### Texte de la page

9. Quoique entre Dieu et la créature, il ne puisse pas y avoir ressemblance de genre ou d’espèce, il peut cependant y avoir une certaine ressemblance par analogie, comme entre la puissance et l’acte, la substance et l’accident. On le dit 1) dans la mesure où les créatures imitent à leur manière l’idée de l’esprit divin, comme l'oeuvre d'art imite la forme qui est dans l’esprit de l’artisan. 2) Selon que les créatures ressemblent d’une certaine manière à la nature divine, selon que les autres êtres viennent de l’être premier, et les biens du Bien etc.. Cependant cette objection ne concerne pas le sujet, parce que, supposé que les créatures procèdent de Dieu par l’intermédiaire d’une puissance créée, alors reviendra la même difficulté, c’est-à-dire comment cette première nature peut avoir été créée par Dieu, sans ressemblance.
10. On trouve cette erreur expressément dans le Livre des Causes (prop. 10) : à savoir que les créatures inférieures ont été créés par Dieu, par l’intermédiaire de créatures supérieures. C’est pourquoi en cela on ne doit pas accepter son autorité.
11. Il faut dire de même.
12. En cet endroit, Augustin parle de l’âme, qui communique l’être et l’espèce au corps, non comme un créateur mais à la manière d'une forme.
13. Bien que l’ange ne connaisse pas les choses d’une connaissance reçue d’elles, cependant il ne faut pas qu’il connaisse d’une connaissance telle qu'elle serait la cause des choses, car sa connaissance est intermédiaire entre les deux connaissances dont on a parlé. Car il connaît les choses d’une connaissance naturelle par les images des êtres infusées en son intelligence par l’intelligence divine ; de sorte que sa connaissance n’irait pas à l'être comme cause des choses, mais serait une image de la connaissance divine qui cause les êtres
14. Dans le passage de la puissance à l’acte on peut remarquer de nombreux degrés, selon qu’une chose peut être menée d’une puissance plus ou moins éloignée à l’acte et même plus ou moins facilement ; c'est pourquoi il ne faut pas, si le pouvoir de l’ange dépasse le pouvoir d’une nature matérielle, qu’il puisse faire quelque chose du pur non être, puisque la nature fait passer une chose de la puissance à l’acte, mais qu’il puisse le faire beaucoup plus facilement que la nature. Ainsi Augustin dit (La Trinité, 3, 8 et 9), que les démons opèrent avec des semences naturelles de façon plus occulte et plus efficace que nous savons le faire.
15. Aucune puissance n’est plus grande que celle de créer. Et il ne faut pas que la puissance du créateur s’étende jusqu’à la communiquer à une autre créature parce qu’elle ne lui est en aucune manière communicable. Car ce qui ne pourrait pas être fait non seulement provient de la défaillance de la puissance qui produit, mais quelquefois de la production de la chose elle-même qui ne peut pas être accomplie. Ainsi Dieu ne peut faire un Dieu, non à cause de la défaillance de sa puissance, mais parce un Dieu ne peut être fait par personne, et de la même manière la puissance de créer ne peut être limitée ni communiquée aux créatures, puisqu’elle est infinie.

### Extraits de données

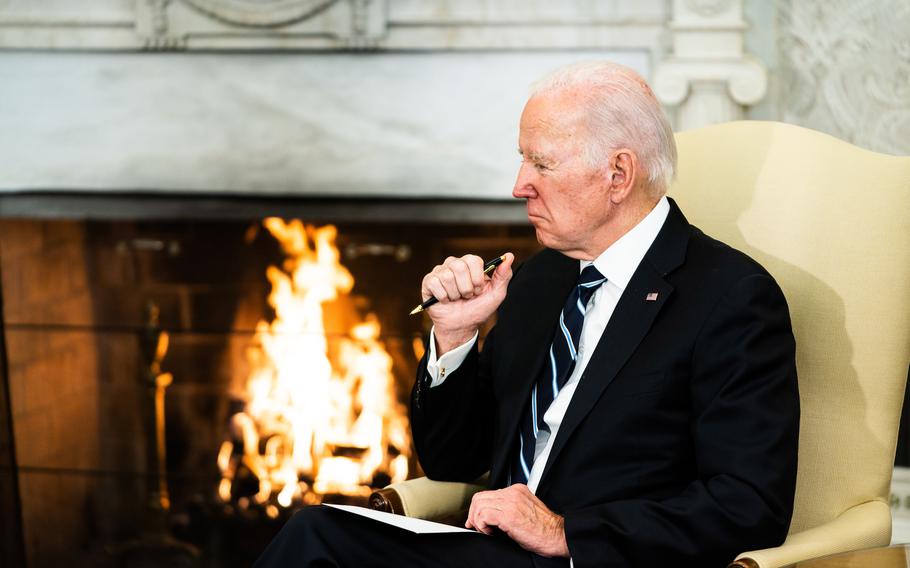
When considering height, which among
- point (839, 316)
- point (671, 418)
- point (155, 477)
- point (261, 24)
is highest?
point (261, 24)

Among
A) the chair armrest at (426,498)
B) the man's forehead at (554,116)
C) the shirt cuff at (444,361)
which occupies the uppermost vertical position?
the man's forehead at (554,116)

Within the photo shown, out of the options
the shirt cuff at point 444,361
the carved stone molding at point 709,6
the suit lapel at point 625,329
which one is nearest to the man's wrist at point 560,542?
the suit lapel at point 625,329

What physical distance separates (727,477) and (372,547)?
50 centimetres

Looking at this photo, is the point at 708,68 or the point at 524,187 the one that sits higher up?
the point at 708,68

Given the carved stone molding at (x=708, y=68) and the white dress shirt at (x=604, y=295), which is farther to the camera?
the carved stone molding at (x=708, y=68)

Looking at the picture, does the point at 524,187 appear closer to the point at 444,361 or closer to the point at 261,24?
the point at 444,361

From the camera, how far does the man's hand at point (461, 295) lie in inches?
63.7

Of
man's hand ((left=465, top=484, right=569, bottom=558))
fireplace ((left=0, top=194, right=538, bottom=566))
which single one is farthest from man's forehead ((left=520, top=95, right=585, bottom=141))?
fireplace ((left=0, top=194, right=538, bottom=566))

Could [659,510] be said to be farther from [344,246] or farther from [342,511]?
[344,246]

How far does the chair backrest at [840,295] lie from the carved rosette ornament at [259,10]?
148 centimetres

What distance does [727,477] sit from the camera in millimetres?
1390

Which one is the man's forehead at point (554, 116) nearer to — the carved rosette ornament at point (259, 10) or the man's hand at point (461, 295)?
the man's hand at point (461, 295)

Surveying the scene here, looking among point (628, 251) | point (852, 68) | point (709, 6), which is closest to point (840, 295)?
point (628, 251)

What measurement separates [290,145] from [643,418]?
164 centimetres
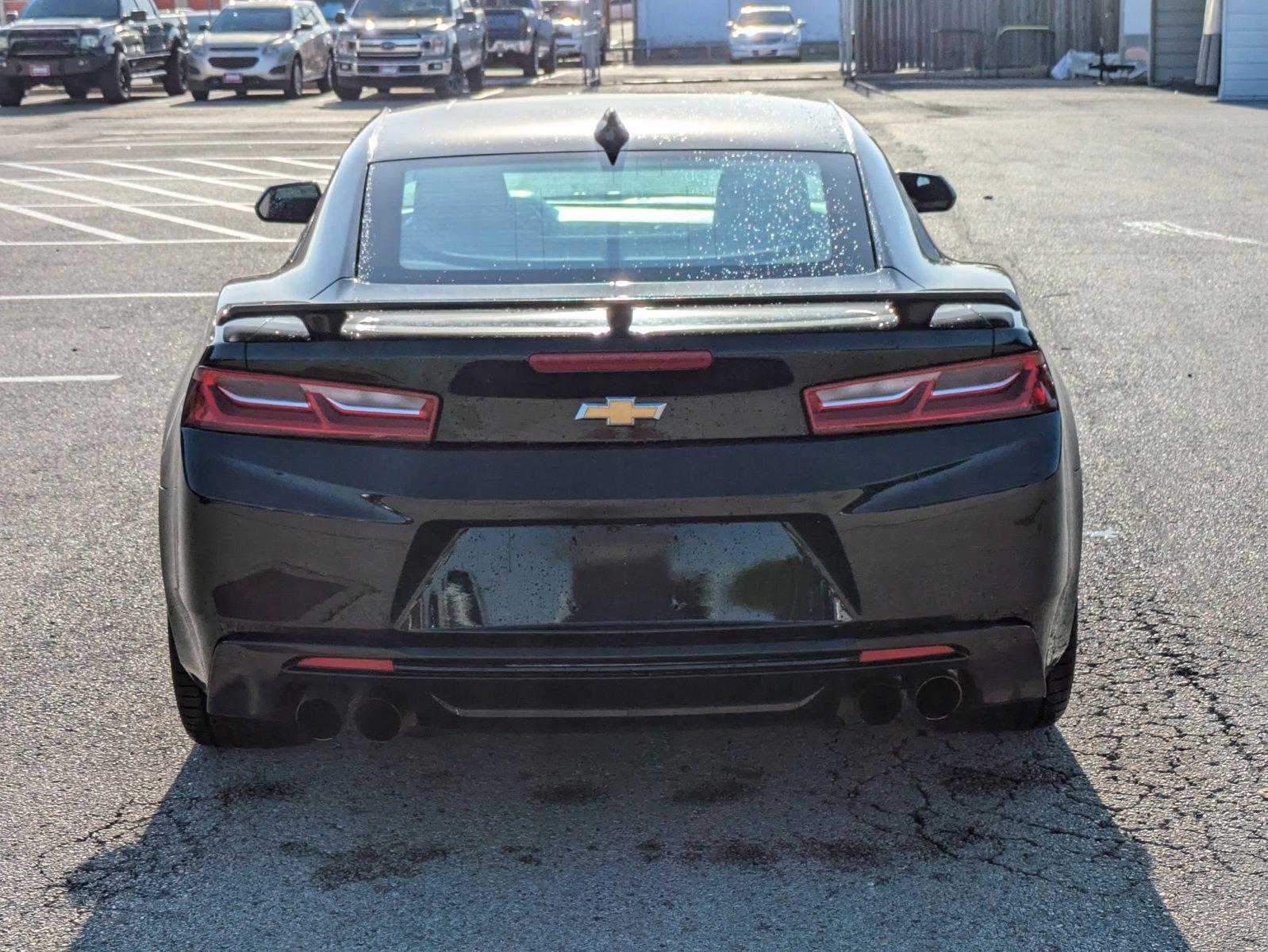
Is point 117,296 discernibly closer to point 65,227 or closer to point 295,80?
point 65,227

---

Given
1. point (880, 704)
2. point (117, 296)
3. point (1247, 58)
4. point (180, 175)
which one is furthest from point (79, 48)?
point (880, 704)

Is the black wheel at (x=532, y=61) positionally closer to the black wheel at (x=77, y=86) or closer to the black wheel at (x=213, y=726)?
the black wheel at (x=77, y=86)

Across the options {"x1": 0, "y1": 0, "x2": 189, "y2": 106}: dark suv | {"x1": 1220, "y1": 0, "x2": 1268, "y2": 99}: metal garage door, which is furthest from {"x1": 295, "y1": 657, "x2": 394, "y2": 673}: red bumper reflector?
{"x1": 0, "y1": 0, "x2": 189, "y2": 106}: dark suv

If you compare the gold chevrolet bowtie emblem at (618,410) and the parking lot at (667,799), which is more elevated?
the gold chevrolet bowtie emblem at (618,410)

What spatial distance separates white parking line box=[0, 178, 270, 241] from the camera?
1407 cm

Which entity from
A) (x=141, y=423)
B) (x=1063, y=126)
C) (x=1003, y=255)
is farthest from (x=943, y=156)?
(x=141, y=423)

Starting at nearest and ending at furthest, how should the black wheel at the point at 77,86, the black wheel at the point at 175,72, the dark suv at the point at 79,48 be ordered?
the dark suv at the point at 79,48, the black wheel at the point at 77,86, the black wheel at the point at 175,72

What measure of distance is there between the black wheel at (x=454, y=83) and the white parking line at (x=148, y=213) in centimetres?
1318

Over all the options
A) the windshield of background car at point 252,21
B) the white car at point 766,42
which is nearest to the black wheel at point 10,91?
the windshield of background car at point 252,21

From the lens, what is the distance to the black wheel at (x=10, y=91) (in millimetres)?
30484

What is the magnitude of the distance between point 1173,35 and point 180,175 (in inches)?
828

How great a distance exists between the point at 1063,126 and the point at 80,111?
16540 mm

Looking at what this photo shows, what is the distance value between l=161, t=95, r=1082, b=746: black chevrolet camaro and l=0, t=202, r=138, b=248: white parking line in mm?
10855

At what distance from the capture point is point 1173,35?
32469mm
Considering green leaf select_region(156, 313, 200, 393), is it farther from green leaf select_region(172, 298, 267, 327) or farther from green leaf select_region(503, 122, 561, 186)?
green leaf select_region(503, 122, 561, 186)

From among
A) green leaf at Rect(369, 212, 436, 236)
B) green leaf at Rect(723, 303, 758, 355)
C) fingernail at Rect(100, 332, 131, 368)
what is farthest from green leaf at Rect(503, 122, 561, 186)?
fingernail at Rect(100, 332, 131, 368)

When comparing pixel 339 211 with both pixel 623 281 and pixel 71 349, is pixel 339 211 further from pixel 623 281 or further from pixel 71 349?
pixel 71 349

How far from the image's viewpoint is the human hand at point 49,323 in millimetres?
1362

==

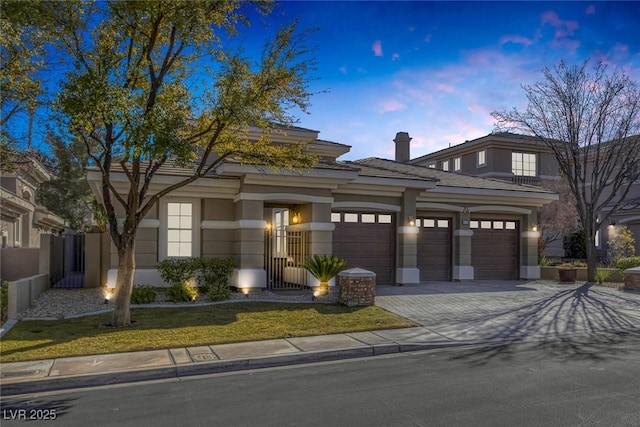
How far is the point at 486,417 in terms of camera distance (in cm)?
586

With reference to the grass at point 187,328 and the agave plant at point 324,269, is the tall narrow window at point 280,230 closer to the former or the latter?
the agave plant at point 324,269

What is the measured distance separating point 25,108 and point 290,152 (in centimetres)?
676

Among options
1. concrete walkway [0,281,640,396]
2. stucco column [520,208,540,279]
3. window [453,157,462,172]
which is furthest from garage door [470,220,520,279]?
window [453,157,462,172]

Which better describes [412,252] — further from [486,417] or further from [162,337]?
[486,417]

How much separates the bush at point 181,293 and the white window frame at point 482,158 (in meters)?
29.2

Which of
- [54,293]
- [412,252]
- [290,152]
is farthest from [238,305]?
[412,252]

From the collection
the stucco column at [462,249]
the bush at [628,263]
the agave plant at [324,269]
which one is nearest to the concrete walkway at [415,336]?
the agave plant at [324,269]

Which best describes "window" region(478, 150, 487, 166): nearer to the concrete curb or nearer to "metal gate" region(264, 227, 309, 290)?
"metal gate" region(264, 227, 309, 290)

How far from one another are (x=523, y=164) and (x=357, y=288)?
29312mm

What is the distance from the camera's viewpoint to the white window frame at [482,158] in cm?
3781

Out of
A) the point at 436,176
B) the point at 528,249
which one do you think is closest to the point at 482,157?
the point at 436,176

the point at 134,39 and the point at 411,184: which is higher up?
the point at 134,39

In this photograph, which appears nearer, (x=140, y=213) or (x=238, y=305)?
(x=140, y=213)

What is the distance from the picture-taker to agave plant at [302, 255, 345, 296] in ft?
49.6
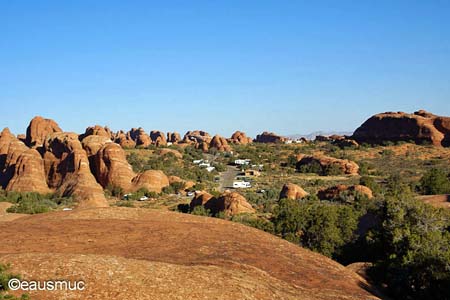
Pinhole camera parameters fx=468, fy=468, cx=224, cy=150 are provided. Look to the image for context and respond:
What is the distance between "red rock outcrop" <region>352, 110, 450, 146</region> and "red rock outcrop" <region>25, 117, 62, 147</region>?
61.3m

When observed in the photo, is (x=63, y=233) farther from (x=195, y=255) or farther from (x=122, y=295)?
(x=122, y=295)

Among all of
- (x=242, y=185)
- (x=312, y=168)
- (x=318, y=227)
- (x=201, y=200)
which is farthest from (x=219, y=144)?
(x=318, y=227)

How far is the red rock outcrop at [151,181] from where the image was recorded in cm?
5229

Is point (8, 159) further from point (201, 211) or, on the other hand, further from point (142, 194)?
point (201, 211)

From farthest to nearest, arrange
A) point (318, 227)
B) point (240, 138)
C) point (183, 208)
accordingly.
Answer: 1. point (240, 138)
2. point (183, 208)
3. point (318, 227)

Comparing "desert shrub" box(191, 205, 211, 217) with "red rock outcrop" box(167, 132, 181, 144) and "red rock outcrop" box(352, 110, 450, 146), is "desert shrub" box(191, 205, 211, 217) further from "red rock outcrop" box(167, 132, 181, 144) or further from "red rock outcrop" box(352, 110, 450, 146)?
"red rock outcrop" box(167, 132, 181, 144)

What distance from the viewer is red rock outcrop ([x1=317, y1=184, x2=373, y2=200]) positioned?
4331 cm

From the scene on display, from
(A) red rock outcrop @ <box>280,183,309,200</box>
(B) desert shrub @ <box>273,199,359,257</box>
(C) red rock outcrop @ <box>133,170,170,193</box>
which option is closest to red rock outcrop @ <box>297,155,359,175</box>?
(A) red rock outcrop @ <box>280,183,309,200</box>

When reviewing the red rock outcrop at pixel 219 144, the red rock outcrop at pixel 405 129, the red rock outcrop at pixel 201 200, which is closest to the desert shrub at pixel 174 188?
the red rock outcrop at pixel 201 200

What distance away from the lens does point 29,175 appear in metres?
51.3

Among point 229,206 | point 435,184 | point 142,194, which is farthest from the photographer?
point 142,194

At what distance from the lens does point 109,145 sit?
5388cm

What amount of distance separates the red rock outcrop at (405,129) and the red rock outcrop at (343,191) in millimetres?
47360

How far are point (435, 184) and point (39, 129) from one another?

### Travail demandé
D'après le texte de la page, dans quel ouvrage trouve-t-on expressément l'erreur selon laquelle les créatures inférieures ont été créées par Dieu par l'intermédiaire de créatures supérieures ? Le matériel fourni n'est pas nécessaire pour répondre.

### Votre solution
Dans le Livre des Causes (prop. 10).